A report published on Sunday by Israel’s Council for Higher Education (CHE) showed that the number of Israeli-Arab doctoral students rose from 355 in 2008 to 759 in 2018.
In 2018, 40 percent of doctoral students from the Arab sector studied in the fields of engineering and natural sciences, and 40 percent in the fields of social sciences and life sciences. The number of doctoral students from the Arab public increased from 3.5 percent of the total number of Ph.D. candidates in Israel in 2008 to 6.7 percent a decade later. However, the number is still lower than their representation in the population of 20 percent.
The CHE Planning and Budget Committee hailed the trend as “a revolution.”

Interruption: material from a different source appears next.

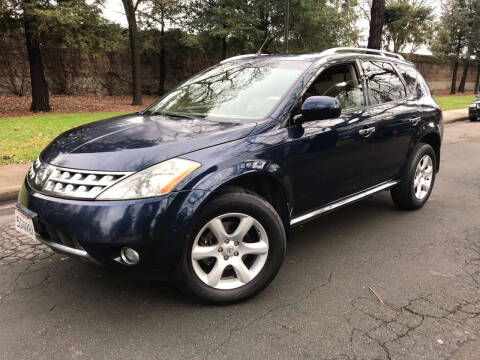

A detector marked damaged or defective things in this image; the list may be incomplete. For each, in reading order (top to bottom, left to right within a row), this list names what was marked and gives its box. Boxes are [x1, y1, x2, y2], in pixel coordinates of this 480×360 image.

cracked pavement [0, 119, 480, 358]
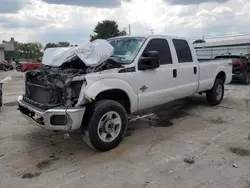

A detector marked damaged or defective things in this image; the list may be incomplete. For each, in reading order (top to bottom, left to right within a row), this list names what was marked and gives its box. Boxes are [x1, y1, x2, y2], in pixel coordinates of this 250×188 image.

crumpled hood [42, 39, 114, 67]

In recent years, the CHE has been implementing a program to make higher education accessible to the Arab public. One of its objectives is to increase the number of Arab students studying for a third degree to 7 percent of the total number of doctoral students at universities.
The report demonstrated that the institution with the most Arab students studying for a doctorate is Haifa University with 241 students, followed by the Hebrew University in Jerusalem with 131.

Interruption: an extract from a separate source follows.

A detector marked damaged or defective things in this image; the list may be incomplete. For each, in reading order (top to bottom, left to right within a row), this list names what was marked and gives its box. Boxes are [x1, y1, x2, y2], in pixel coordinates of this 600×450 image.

In addition, there was also a 90 percent increase in the past decade in the number of Arab students studying towards a master’s degree.
The number of Arab graduate students increased from 2,161 students in 2008 to 3,966 in 2018. Together with the students at the colleges, approximately 8,700 Arab students study for a second degree in universities or colleges, which constitute about 14 percent of the total number of second-degree students in Israel.
Some 20 percent of Arab students studying for a master’s degree in universities study for a degree in the social sciences, another 16 percent study for a master’s degree in education, and about 14 percent study for a degree in exact sciences, life sciences and engineering.
The increase in the number of Arab graduate students mirrors the growth of Arab students who are studying for an undergraduate degree. Between 2010 and 2017, the percentage of Arab students studying for a first degree rose by 58 percent, from 26,000 students to 47,000 students, representing approximately 16 percent of all first-degree students in Israel.